Start

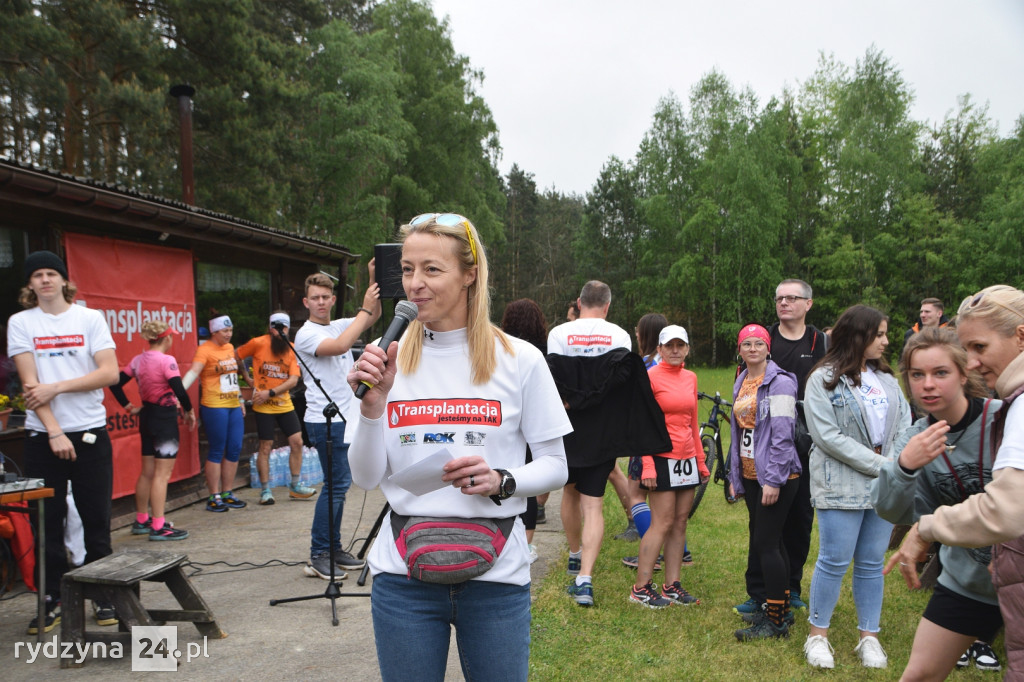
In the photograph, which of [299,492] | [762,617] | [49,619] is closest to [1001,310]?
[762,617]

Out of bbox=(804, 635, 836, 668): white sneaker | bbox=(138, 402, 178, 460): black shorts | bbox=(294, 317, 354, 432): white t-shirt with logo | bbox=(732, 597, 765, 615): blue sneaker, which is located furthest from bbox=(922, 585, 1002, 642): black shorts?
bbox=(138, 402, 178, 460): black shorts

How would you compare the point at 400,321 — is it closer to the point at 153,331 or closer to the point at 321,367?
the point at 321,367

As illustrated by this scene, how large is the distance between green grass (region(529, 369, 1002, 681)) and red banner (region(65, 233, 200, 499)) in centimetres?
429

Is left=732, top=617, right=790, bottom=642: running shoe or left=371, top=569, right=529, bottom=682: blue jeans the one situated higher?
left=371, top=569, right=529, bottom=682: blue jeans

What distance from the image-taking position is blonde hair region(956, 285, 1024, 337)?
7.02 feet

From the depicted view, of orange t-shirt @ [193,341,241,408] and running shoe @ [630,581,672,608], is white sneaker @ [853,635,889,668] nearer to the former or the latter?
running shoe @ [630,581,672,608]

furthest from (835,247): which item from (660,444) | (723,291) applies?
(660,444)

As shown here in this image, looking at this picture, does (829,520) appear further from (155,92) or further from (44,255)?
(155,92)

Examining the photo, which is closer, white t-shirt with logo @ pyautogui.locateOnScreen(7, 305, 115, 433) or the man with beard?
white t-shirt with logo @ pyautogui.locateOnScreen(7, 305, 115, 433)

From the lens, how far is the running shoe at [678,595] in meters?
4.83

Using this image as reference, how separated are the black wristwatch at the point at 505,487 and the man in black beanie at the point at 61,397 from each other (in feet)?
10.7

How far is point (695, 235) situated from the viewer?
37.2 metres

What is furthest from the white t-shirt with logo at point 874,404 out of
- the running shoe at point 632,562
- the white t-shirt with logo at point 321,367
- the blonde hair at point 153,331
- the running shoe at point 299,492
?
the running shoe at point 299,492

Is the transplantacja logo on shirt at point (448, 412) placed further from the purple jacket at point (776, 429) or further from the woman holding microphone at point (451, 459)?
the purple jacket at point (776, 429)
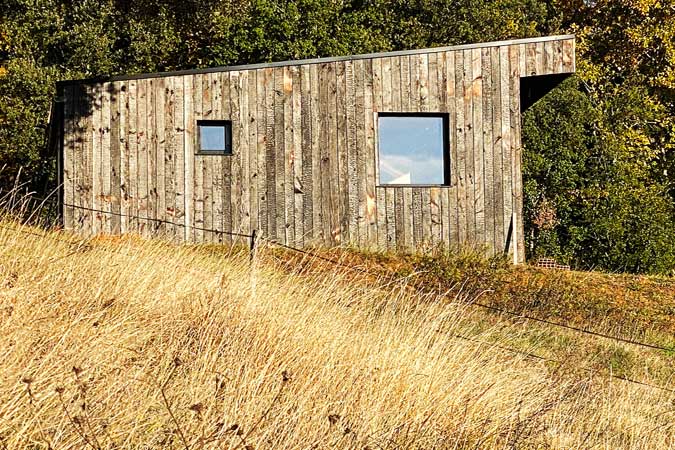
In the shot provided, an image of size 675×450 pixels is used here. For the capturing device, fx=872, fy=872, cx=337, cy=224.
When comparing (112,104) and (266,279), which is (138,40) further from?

End

**Exercise**. Reproduce the listing from the line containing "As illustrated by" through the end of the listing, including both ends. Leave the pictures out.

**Full response**.
As illustrated by this scene, how large is the distance between green grass (region(529, 369, 1002, 681)) and red banner (region(65, 233, 200, 499)) in centimetres?
429

Is left=732, top=617, right=790, bottom=642: running shoe or left=371, top=569, right=529, bottom=682: blue jeans the one situated higher?
left=371, top=569, right=529, bottom=682: blue jeans

What distance from the image-taking position is blonde hair region(956, 285, 1024, 337)?
7.02 feet

From the depicted view, of orange t-shirt @ [193,341,241,408] and running shoe @ [630,581,672,608], is white sneaker @ [853,635,889,668] nearer to the former or the latter?
running shoe @ [630,581,672,608]

furthest from (835,247): which item from (660,444) | (723,291) applies?
(660,444)

As shown here in this image, looking at this picture, does (829,520) appear further from (155,92) or further from (44,255)?
(155,92)

Examining the photo, which is closer, white t-shirt with logo @ pyautogui.locateOnScreen(7, 305, 115, 433) or the man with beard?
white t-shirt with logo @ pyautogui.locateOnScreen(7, 305, 115, 433)

From the lens, how far is the running shoe at [678,595] in meters?
4.83

Using this image as reference, how separated are the black wristwatch at the point at 505,487 and the man in black beanie at the point at 61,397 from each other (in feet)?
10.7

How far is point (695, 235) situated from the viewer?
37.2 metres

What is furthest from the white t-shirt with logo at point 874,404 out of
- the running shoe at point 632,562
- the white t-shirt with logo at point 321,367
- the blonde hair at point 153,331
- the running shoe at point 299,492
?
the running shoe at point 299,492

Is the transplantacja logo on shirt at point (448, 412) placed further from the purple jacket at point (776, 429) or further from the woman holding microphone at point (451, 459)?
the purple jacket at point (776, 429)
In the shot provided, an image of size 675×450 pixels is used here. For the capturing device, fx=872, fy=872, cx=337, cy=224.
When comparing (112,104) and (266,279), which is (138,40) further from?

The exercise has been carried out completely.